## THE REQUEST
Extract the full listing below without altering a single character.

## TASK MATERIAL
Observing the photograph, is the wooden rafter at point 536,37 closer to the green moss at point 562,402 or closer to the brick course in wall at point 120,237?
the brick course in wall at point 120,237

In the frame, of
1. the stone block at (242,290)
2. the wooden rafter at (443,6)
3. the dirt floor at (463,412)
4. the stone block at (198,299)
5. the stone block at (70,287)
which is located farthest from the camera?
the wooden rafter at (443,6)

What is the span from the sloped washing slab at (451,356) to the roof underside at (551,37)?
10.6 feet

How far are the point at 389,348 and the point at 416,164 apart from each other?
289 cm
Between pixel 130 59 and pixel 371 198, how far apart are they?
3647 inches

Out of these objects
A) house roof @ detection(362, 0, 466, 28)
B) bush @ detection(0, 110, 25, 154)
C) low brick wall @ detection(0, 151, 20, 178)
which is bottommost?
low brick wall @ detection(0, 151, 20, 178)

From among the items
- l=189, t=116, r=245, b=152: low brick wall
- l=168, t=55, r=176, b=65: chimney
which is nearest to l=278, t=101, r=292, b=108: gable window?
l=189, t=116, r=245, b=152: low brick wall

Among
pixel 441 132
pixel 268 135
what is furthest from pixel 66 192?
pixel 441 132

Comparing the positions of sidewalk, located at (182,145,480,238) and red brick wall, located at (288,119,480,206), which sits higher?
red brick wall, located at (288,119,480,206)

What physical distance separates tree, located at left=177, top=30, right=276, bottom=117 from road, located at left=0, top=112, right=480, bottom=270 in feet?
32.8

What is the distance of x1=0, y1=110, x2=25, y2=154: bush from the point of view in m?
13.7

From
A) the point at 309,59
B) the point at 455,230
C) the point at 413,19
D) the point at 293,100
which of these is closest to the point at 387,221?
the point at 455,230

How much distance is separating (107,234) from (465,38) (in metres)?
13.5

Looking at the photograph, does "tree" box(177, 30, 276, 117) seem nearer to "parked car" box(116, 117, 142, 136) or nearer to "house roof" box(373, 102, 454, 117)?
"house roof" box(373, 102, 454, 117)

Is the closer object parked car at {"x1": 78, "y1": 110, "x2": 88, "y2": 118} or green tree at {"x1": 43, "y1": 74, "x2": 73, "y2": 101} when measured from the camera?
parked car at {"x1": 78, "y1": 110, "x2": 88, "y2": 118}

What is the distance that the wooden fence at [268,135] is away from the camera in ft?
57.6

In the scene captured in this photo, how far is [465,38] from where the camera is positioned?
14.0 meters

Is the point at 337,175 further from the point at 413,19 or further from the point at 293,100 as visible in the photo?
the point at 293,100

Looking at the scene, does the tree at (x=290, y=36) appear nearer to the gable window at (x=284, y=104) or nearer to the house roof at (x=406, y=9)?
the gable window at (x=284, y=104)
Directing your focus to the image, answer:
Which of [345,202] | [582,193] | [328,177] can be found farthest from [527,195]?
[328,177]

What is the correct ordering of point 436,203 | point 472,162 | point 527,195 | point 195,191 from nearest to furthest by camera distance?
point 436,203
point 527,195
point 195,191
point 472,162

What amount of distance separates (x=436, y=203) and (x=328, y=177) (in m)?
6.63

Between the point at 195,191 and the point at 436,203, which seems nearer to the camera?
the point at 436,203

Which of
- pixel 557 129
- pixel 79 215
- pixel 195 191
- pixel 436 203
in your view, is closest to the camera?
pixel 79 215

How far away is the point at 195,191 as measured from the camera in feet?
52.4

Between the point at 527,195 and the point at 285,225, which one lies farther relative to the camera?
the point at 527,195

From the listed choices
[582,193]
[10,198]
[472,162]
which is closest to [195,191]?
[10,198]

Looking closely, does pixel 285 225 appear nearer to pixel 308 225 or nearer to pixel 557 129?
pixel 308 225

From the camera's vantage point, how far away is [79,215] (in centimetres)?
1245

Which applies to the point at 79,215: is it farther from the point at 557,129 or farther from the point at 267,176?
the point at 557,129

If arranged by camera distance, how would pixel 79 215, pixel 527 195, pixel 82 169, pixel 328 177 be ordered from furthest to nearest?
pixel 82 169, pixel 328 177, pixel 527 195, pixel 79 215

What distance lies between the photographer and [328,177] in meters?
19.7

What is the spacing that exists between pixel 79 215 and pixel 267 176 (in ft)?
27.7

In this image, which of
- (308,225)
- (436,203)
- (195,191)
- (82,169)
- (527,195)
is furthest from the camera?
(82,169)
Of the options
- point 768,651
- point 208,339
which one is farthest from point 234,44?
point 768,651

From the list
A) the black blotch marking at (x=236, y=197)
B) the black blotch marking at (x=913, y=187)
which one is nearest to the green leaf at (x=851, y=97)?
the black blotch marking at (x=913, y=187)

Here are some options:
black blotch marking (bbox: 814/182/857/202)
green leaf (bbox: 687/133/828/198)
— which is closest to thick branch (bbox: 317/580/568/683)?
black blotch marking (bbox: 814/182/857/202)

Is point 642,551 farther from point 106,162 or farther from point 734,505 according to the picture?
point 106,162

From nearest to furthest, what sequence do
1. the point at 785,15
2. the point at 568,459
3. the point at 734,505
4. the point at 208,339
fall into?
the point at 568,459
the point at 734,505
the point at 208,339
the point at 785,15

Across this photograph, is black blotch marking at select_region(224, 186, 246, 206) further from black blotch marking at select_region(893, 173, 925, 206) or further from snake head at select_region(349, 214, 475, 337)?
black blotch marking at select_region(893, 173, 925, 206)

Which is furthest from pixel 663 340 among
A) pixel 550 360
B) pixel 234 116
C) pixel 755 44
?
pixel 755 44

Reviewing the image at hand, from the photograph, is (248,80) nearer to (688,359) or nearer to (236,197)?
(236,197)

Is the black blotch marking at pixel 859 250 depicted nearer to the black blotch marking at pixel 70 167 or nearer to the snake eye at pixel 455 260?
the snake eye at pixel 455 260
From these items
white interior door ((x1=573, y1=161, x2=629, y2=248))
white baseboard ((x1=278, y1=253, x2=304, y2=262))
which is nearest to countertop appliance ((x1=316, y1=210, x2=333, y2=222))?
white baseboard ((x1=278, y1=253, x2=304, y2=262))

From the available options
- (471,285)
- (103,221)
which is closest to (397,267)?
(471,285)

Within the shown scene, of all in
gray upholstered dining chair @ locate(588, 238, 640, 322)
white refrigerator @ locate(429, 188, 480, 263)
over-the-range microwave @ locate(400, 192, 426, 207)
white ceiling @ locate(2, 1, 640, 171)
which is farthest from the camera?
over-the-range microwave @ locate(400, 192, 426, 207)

## RESPONSE
Observing the photograph, is the wooden rafter at point 536,37 closer to the green moss at point 562,402 or closer to the brick course in wall at point 120,237?
the brick course in wall at point 120,237

In the frame, of
1. the stone block at (242,290)
2. the wooden rafter at (443,6)
3. the dirt floor at (463,412)
4. the stone block at (198,299)
5. the stone block at (70,287)
which is located farthest from the camera?
the wooden rafter at (443,6)

What is the span from the sloped washing slab at (451,356) to the roof underside at (551,37)?
10.6 feet

How far are the point at 389,348 and the point at 416,164 apart from each other?
289 cm
Between pixel 130 59 and pixel 371 198, how far apart are they?
3647 inches

Out of these objects
A) house roof @ detection(362, 0, 466, 28)
B) bush @ detection(0, 110, 25, 154)
C) low brick wall @ detection(0, 151, 20, 178)
which is bottommost?
low brick wall @ detection(0, 151, 20, 178)

From among the items
- l=189, t=116, r=245, b=152: low brick wall
- l=168, t=55, r=176, b=65: chimney
which is nearest to l=278, t=101, r=292, b=108: gable window?
l=189, t=116, r=245, b=152: low brick wall

Among
pixel 441 132
pixel 268 135
what is furthest from pixel 66 192?
pixel 441 132

Comparing the positions of sidewalk, located at (182,145,480,238) and red brick wall, located at (288,119,480,206), which sits higher?
red brick wall, located at (288,119,480,206)

What physical distance separates tree, located at left=177, top=30, right=276, bottom=117 from road, located at left=0, top=112, right=480, bottom=270 in feet?
32.8

What is the distance of x1=0, y1=110, x2=25, y2=154: bush from the point of view in m?
13.7

From
A) the point at 309,59
B) the point at 455,230
C) the point at 413,19
D) the point at 293,100
which of these is closest to the point at 387,221?
the point at 455,230

How much distance is separating (107,234) from (465,38) (in metres)?
13.5

Looking at the photograph, does "tree" box(177, 30, 276, 117) seem nearer to "parked car" box(116, 117, 142, 136) or nearer to "house roof" box(373, 102, 454, 117)?
"house roof" box(373, 102, 454, 117)

Is the closer object parked car at {"x1": 78, "y1": 110, "x2": 88, "y2": 118} or green tree at {"x1": 43, "y1": 74, "x2": 73, "y2": 101} when measured from the camera?
parked car at {"x1": 78, "y1": 110, "x2": 88, "y2": 118}

What is the distance that the wooden fence at [268,135] is away from the camera in ft?
57.6

In the scene captured in this photo, how far is [465,38] from where the camera is positioned?
14.0 meters

Is the point at 337,175 further from the point at 413,19 or further from the point at 293,100 as visible in the photo?
the point at 293,100

Looking at the scene, does the tree at (x=290, y=36) appear nearer to the gable window at (x=284, y=104) or nearer to the house roof at (x=406, y=9)?
the gable window at (x=284, y=104)
Directing your focus to the image, answer:
Which of [345,202] | [582,193] | [328,177] can be found farthest from [527,195]?
[328,177]

What is the correct ordering of point 436,203 | point 472,162 | point 527,195 | point 195,191 from nearest to furthest by camera distance?
point 436,203
point 527,195
point 195,191
point 472,162

What amount of distance separates (x=436, y=203) and (x=328, y=177) (in m)?
6.63

Between the point at 195,191 and the point at 436,203, which seems nearer to the camera?
the point at 436,203

Which of
- pixel 557 129
- pixel 79 215
- pixel 195 191
- pixel 436 203
in your view, is closest to the camera?
pixel 79 215

How far away is the point at 195,191 as measured from the camera in feet?
52.4

Between the point at 527,195 and the point at 285,225, which one lies farther relative to the camera?
the point at 527,195

From the listed choices
[582,193]
[10,198]
[472,162]
which is closest to [195,191]?
[10,198]

Looking closely, does pixel 285 225 appear nearer to pixel 308 225 or nearer to pixel 557 129?
pixel 308 225

From the camera's vantage point, how far away is [79,215] (in centimetres)?
1245

Which applies to the point at 79,215: is it farther from the point at 557,129 or farther from the point at 267,176?
the point at 557,129

If arranged by camera distance, how would pixel 79 215, pixel 527 195, pixel 82 169, pixel 328 177 be ordered from furthest to nearest?
pixel 82 169, pixel 328 177, pixel 527 195, pixel 79 215

What distance lies between the photographer and [328,177] in meters?
19.7

What is the spacing that exists between pixel 79 215 and pixel 267 176 (in ft)?
27.7

In this image, which of
- (308,225)
- (436,203)
- (195,191)
- (82,169)
- (527,195)
is furthest from the camera?
(82,169)
Of the options
- point 768,651
- point 208,339
which one is farthest from point 234,44?
point 768,651

From the list
A) the black blotch marking at (x=236, y=197)
B) the black blotch marking at (x=913, y=187)
which one is nearest to the green leaf at (x=851, y=97)?
the black blotch marking at (x=913, y=187)

Here are some options:
black blotch marking (bbox: 814/182/857/202)
green leaf (bbox: 687/133/828/198)
— which is closest to thick branch (bbox: 317/580/568/683)?
black blotch marking (bbox: 814/182/857/202)

Is point 642,551 farther from point 106,162 or farther from point 734,505 according to the picture?
point 106,162

From nearest to furthest, what sequence do
1. the point at 785,15
2. the point at 568,459
3. the point at 734,505
4. the point at 208,339
fall into?
the point at 568,459
the point at 734,505
the point at 208,339
the point at 785,15

Across this photograph, is black blotch marking at select_region(224, 186, 246, 206) further from black blotch marking at select_region(893, 173, 925, 206) or further from snake head at select_region(349, 214, 475, 337)?
black blotch marking at select_region(893, 173, 925, 206)

Which is furthest from pixel 663 340 among
A) pixel 550 360
B) pixel 234 116
C) pixel 755 44
?
pixel 755 44

Reviewing the image at hand, from the photograph, is (248,80) nearer to (688,359) or nearer to (236,197)?
(236,197)

Is the black blotch marking at pixel 859 250 depicted nearer to the black blotch marking at pixel 70 167 or nearer to the snake eye at pixel 455 260?
the snake eye at pixel 455 260
From these items
white interior door ((x1=573, y1=161, x2=629, y2=248))
white baseboard ((x1=278, y1=253, x2=304, y2=262))
which is nearest to countertop appliance ((x1=316, y1=210, x2=333, y2=222))?
white baseboard ((x1=278, y1=253, x2=304, y2=262))

From the available options
- (471,285)
- (103,221)
which is closest to (397,267)?
(471,285)

Within the shown scene, of all in
gray upholstered dining chair @ locate(588, 238, 640, 322)
white refrigerator @ locate(429, 188, 480, 263)
over-the-range microwave @ locate(400, 192, 426, 207)
white ceiling @ locate(2, 1, 640, 171)
which is farthest from the camera?
over-the-range microwave @ locate(400, 192, 426, 207)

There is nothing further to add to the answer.